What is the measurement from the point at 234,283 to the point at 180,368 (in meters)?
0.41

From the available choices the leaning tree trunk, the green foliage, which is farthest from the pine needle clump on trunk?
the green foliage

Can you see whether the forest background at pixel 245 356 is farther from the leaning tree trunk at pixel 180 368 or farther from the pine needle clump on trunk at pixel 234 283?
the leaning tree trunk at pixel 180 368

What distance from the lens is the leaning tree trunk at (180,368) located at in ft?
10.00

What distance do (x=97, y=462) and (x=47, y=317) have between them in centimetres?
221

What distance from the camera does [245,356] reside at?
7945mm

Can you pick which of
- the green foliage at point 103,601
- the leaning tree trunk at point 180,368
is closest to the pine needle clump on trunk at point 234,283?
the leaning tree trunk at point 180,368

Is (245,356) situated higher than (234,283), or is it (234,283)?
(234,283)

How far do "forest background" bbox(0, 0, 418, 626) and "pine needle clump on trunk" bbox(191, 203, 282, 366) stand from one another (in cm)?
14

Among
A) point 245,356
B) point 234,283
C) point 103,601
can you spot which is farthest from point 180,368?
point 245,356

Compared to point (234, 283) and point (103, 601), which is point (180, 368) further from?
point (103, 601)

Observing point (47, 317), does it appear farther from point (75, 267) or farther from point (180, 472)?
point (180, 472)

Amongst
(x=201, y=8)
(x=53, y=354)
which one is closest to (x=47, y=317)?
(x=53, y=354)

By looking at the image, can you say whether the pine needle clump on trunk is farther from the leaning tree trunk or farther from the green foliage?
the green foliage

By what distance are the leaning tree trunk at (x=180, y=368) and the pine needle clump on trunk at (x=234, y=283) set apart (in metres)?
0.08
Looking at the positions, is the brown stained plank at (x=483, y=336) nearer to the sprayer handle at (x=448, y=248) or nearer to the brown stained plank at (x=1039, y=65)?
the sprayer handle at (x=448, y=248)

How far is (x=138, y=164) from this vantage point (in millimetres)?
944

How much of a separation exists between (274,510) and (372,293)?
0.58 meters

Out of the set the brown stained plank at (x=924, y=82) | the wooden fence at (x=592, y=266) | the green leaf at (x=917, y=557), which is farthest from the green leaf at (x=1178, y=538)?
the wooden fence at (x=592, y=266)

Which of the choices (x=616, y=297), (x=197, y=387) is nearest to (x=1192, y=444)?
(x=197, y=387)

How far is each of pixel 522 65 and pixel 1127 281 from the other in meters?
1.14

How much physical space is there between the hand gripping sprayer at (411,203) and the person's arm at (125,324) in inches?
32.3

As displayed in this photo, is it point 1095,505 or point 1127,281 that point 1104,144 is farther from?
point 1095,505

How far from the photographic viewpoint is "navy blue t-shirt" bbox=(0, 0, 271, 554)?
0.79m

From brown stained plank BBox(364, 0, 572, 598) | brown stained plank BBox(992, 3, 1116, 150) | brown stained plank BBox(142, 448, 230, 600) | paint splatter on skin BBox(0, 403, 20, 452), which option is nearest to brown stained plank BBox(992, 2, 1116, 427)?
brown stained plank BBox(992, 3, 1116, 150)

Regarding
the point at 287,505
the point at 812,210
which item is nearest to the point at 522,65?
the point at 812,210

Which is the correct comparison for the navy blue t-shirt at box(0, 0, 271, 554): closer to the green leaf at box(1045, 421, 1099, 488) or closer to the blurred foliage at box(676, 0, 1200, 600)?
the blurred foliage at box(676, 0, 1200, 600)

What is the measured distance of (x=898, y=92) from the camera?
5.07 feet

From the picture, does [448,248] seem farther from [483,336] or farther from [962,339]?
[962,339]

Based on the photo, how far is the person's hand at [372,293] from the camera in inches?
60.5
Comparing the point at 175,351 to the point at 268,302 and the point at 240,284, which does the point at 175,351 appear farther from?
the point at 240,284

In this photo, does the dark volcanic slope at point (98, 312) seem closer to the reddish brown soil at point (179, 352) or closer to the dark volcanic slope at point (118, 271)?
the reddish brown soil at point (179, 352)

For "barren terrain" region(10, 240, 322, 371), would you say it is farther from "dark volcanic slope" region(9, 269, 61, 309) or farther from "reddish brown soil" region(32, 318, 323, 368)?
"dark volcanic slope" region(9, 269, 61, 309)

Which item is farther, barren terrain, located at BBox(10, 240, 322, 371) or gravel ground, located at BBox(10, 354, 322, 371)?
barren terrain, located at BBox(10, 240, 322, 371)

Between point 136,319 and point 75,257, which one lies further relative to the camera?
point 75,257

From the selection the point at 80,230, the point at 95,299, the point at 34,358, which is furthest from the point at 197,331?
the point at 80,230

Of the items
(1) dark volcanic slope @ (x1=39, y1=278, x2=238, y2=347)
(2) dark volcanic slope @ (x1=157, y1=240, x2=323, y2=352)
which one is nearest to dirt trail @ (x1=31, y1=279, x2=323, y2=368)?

** Aim **
Please restate the records in full, word for word.

** Reply **
What is the measurement from the point at 234,283 to the point at 180,368 (in meters)?
0.41

From the available choices the leaning tree trunk, the green foliage, which is farthest from the pine needle clump on trunk?
the green foliage

Can you see whether the forest background at pixel 245 356 is farther from the leaning tree trunk at pixel 180 368 or farther from the pine needle clump on trunk at pixel 234 283?
the leaning tree trunk at pixel 180 368

What distance from the lens is the leaning tree trunk at (180,368) located at in ft?
10.00

What distance do (x=97, y=462) and (x=47, y=317) have between them in centimetres?
221

What distance from the camera does [245,356] reside at?
7945mm

Can you pick which of
- the green foliage at point 103,601
- the leaning tree trunk at point 180,368
is closest to the pine needle clump on trunk at point 234,283?
the leaning tree trunk at point 180,368

Is (245,356) situated higher than (234,283), or is it (234,283)?
(234,283)

How far do "forest background" bbox(0, 0, 418, 626) and "pine needle clump on trunk" bbox(191, 203, 282, 366) stand from one another (in cm)?
14

Among
A) point 245,356
B) point 234,283
C) point 103,601
can you spot which is farthest from point 180,368?
point 245,356

Compared to point (234, 283) and point (103, 601), which is point (180, 368) further from?
point (103, 601)

Observing point (47, 317), does it appear farther from point (75, 267) or farther from point (180, 472)?
point (180, 472)

Amongst
(x=201, y=8)
(x=53, y=354)
which one is closest to (x=47, y=317)?
(x=53, y=354)

By looking at the image, can you say whether the pine needle clump on trunk is farther from the leaning tree trunk or farther from the green foliage?
the green foliage

By what distance are the leaning tree trunk at (x=180, y=368) and the pine needle clump on trunk at (x=234, y=283) set apart (in metres)?
0.08
Looking at the positions, is the brown stained plank at (x=483, y=336) nearer to the sprayer handle at (x=448, y=248) or nearer to the brown stained plank at (x=1039, y=65)?
the sprayer handle at (x=448, y=248)

How far is (x=138, y=164) from this vantage point (in millimetres)?
944

How much of a separation exists between (274,510) and (372,293)?
0.58 meters

Out of the set the brown stained plank at (x=924, y=82) | the wooden fence at (x=592, y=266) | the green leaf at (x=917, y=557), which is farthest from the green leaf at (x=1178, y=538)?
the wooden fence at (x=592, y=266)

Which of the choices (x=616, y=297), (x=197, y=387) is nearest to (x=1192, y=444)?
(x=197, y=387)

How far is each of pixel 522 65 and pixel 1127 281 from the other in meters?
1.14

How much physical space is there between the hand gripping sprayer at (411,203) and the person's arm at (125,324) in inches?
32.3

As displayed in this photo, is it point 1095,505 or point 1127,281 that point 1104,144 is farther from?
point 1095,505

How far from the photographic viewpoint is "navy blue t-shirt" bbox=(0, 0, 271, 554)?
0.79m

From brown stained plank BBox(364, 0, 572, 598) | brown stained plank BBox(992, 3, 1116, 150) | brown stained plank BBox(142, 448, 230, 600) | paint splatter on skin BBox(0, 403, 20, 452), which option is nearest to brown stained plank BBox(992, 2, 1116, 427)?
brown stained plank BBox(992, 3, 1116, 150)

Regarding
the point at 287,505
the point at 812,210
which item is nearest to the point at 522,65?
the point at 812,210

Which is the correct comparison for the navy blue t-shirt at box(0, 0, 271, 554): closer to the green leaf at box(1045, 421, 1099, 488) or closer to the blurred foliage at box(676, 0, 1200, 600)?
the blurred foliage at box(676, 0, 1200, 600)

What is the measured distance of (x=898, y=92) from the camera?
5.07 feet

From the picture, does [448,248] seem farther from [483,336] or farther from [962,339]?
[962,339]

Based on the photo, how far is the person's hand at [372,293] from the camera in inches?
60.5
Comparing the point at 175,351 to the point at 268,302 and the point at 240,284, which does the point at 175,351 appear farther from?
the point at 240,284

In this photo, does the dark volcanic slope at point (98, 312) seem closer to the reddish brown soil at point (179, 352) or closer to the dark volcanic slope at point (118, 271)?
the reddish brown soil at point (179, 352)

For "barren terrain" region(10, 240, 322, 371), would you say it is farther from "dark volcanic slope" region(9, 269, 61, 309) or farther from "reddish brown soil" region(32, 318, 323, 368)?
"dark volcanic slope" region(9, 269, 61, 309)

Which item is farther, barren terrain, located at BBox(10, 240, 322, 371) or gravel ground, located at BBox(10, 354, 322, 371)?
barren terrain, located at BBox(10, 240, 322, 371)

Between point 136,319 and point 75,257, which one lies further relative to the camera?
point 75,257

From the selection the point at 80,230, the point at 95,299, the point at 34,358, which is furthest from the point at 197,331?
the point at 80,230

Of the items
(1) dark volcanic slope @ (x1=39, y1=278, x2=238, y2=347)
(2) dark volcanic slope @ (x1=157, y1=240, x2=323, y2=352)
which one is nearest to dirt trail @ (x1=31, y1=279, x2=323, y2=368)?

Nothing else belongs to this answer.